An Act Concerning Water Rights, and Providing for a Notice of Expiration to Conditional Water Rights Holders: Hearing on S.B. 285 Before the House Agriculture Committee, 1975 Leg., 50th Sess. (Colo. 1975) (statement of Sen. Dan D. Noble).
Applying the principle that we must consider the statute as a whole and give weight to each part, we must consider section 301(4)(a)(I), which mandates that the holder of the conditional water right file an application for a finding of reasonable diligence within six years in conjunction with section 305(7), the notice statute. Both sections 301(4)(a)(I) and 305(7) use the word "shall" and are therefore mandatory. If section 301(4)(a)(I) is applied, as it was in this case, without the required notice of section 305(7), such an application would render the notice provision of section 305(7) inoperative to accomplish the legislative intent of preventing loss of a conditional water right. The only interpretation that provides harmonious effect to the language and legislative intent of both section 301(4)(a)(I) and section 305(7) is to require that the water court provide notice to an owner of a conditional water right before the right expires or is canceled — even when the holder of the right fails to file within the statutory time period an application for a finding of reasonable diligence. The water court's failure to give notice only extends the time period in which the diligence application may be filed. It does not relieve the applicant of its burden to prove that reasonable diligence occurred during the six year diligence period. See also Dallas Creek Water Co. v. Huey, 933 P.2d 27, 36-37 (Colo. 1997).

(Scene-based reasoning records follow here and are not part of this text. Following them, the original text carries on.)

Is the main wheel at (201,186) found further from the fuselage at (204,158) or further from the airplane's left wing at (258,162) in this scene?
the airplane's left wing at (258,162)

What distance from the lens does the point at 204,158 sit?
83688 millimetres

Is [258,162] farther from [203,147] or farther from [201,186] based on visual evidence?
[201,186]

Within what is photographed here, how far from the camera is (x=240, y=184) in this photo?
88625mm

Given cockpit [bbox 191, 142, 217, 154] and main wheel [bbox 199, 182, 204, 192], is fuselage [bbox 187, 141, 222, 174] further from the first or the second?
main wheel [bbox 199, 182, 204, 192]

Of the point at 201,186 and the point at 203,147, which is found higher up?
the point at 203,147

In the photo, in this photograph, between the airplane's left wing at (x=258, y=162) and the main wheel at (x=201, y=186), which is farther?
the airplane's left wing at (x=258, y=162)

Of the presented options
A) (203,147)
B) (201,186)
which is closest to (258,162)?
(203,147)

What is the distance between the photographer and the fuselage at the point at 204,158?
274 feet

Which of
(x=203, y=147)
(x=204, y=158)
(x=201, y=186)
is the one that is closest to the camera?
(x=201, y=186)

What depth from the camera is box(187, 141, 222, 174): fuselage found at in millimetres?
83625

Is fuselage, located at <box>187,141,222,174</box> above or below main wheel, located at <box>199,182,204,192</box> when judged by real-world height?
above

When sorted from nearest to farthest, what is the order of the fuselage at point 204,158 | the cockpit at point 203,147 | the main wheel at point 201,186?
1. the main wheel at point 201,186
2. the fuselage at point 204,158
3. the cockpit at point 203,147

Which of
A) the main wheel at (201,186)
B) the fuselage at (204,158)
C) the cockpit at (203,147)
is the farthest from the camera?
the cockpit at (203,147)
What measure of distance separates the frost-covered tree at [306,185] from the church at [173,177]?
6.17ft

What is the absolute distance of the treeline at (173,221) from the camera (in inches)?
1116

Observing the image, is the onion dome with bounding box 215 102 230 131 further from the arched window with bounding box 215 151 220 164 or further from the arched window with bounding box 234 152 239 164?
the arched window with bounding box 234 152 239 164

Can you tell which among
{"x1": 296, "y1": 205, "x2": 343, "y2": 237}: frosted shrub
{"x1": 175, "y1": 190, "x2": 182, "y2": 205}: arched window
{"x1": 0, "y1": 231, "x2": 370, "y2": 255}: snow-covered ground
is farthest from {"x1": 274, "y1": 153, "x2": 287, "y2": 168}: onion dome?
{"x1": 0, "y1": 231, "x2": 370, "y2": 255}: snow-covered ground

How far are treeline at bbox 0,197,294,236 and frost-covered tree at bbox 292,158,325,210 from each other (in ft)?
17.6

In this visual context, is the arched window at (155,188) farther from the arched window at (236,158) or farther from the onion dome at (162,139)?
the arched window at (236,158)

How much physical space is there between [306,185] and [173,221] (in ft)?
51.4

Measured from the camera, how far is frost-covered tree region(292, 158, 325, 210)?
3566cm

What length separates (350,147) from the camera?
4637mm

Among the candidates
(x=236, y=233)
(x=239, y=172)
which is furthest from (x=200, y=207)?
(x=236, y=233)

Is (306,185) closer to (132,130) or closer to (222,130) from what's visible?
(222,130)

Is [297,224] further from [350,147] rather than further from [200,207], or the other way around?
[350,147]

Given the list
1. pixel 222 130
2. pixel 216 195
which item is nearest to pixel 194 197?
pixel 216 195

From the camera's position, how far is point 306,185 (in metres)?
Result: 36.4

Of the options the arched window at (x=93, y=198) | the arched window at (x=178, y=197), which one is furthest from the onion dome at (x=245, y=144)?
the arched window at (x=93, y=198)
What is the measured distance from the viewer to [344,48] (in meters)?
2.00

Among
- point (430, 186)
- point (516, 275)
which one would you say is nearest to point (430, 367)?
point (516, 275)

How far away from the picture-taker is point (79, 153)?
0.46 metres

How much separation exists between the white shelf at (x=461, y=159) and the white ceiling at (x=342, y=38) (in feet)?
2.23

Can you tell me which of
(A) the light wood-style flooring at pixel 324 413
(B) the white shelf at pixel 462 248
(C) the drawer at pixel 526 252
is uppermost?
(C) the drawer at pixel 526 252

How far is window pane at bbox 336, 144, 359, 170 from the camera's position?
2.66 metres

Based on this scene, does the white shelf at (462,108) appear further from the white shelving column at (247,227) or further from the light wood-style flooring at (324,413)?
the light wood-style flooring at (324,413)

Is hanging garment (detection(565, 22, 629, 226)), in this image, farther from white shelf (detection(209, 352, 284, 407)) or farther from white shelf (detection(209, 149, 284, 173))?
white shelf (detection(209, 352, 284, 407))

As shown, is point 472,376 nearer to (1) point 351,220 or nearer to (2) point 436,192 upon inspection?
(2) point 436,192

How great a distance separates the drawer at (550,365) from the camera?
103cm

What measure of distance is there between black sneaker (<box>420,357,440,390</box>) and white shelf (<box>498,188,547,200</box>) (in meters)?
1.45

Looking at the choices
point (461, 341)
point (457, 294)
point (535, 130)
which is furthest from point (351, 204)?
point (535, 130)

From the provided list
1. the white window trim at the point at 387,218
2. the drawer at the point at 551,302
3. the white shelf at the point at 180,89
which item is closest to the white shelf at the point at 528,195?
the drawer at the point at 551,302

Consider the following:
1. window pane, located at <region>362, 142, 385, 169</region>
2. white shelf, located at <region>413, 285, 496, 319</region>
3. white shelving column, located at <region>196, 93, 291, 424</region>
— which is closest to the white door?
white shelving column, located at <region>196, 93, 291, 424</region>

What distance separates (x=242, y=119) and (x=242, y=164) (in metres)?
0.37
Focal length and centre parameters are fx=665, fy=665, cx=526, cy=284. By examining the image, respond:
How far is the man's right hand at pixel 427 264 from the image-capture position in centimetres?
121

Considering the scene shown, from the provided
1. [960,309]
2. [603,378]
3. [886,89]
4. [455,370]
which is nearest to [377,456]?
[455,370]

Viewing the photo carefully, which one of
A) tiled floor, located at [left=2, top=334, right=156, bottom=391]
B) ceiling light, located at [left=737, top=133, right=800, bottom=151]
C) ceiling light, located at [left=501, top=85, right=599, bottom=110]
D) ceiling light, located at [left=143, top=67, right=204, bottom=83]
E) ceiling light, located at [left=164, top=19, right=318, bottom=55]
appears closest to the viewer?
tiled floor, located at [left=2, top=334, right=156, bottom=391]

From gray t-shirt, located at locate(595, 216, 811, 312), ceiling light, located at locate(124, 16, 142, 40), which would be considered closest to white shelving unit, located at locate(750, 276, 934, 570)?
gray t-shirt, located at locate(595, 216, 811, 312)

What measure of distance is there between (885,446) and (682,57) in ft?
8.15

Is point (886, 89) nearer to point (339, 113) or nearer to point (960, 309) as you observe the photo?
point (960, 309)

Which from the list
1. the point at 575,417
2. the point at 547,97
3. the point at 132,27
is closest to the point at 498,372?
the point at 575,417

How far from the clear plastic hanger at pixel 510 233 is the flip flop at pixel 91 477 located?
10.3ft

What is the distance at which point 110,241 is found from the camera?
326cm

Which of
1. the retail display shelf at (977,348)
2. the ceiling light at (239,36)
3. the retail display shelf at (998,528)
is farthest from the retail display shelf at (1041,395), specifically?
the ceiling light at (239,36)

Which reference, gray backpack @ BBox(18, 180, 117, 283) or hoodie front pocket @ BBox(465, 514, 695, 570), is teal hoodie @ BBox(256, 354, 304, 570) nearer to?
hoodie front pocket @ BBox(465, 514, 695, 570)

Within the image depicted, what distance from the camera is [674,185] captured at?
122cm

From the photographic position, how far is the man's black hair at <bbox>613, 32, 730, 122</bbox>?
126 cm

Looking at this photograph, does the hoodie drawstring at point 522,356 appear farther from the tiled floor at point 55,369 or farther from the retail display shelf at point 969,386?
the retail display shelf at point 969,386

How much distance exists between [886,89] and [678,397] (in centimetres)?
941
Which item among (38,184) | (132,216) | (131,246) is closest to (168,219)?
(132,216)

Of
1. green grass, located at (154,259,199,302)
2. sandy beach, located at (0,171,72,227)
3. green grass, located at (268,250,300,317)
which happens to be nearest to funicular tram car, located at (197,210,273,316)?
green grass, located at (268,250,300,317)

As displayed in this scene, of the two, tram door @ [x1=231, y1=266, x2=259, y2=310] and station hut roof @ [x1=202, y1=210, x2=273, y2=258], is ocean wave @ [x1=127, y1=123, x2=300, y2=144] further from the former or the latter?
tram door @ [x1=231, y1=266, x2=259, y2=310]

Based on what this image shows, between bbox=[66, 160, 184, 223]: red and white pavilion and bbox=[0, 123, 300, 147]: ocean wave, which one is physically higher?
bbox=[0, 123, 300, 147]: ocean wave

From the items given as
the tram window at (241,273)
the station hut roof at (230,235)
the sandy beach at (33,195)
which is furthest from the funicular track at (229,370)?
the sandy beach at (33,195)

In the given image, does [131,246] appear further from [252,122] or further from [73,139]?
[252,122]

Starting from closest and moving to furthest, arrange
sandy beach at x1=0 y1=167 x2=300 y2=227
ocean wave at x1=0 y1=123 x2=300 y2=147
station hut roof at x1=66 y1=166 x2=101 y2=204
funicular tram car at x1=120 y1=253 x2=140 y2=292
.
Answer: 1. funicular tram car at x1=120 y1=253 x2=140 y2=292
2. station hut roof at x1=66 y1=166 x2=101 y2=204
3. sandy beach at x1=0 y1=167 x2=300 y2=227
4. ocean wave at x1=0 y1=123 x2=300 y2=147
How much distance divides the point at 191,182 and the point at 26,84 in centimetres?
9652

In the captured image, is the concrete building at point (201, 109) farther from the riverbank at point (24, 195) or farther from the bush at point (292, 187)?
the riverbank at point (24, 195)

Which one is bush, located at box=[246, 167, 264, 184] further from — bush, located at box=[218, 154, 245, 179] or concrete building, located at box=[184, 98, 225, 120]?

Therefore, we hold that the water court may not cancel a conditional water right and the conditional water right does not expire without first providing notice of cancellation or expiration under section 305(7).
C. The Water Court Failed to Provide Double RL with Statutory Notice of Cancellation and Therefore Improperly Canceled Double RL's Conditional Water RightIn the present case Double RL contends, and the water court does not contest, that the water court failed to provide Double RL with the required statutory notice that Double RL's conditional water right would expire or be canceled. Although Double RL failed to file its application for a finding of reasonable diligence within the statutory period, the legislative intent of section 305(7) convinces us that the water court improperly canceled Double RL's water right.
We note that the fact that Double RL received notice in the initial decree that it had until February 2000 to file its application for a finding of reasonable diligence does not lead us to reach a different result. Notice contained in the original decree, that the diligence application is due by a certain date, differs from the statutory notice of cancellation or expiration mandated by section 305(7).
IV. Conclusion
For the reasons discussed, we reverse the judgment of the water court canceling Double RL's conditional water right and direct the water court to allow it to file an application for a finding of reasonable diligence.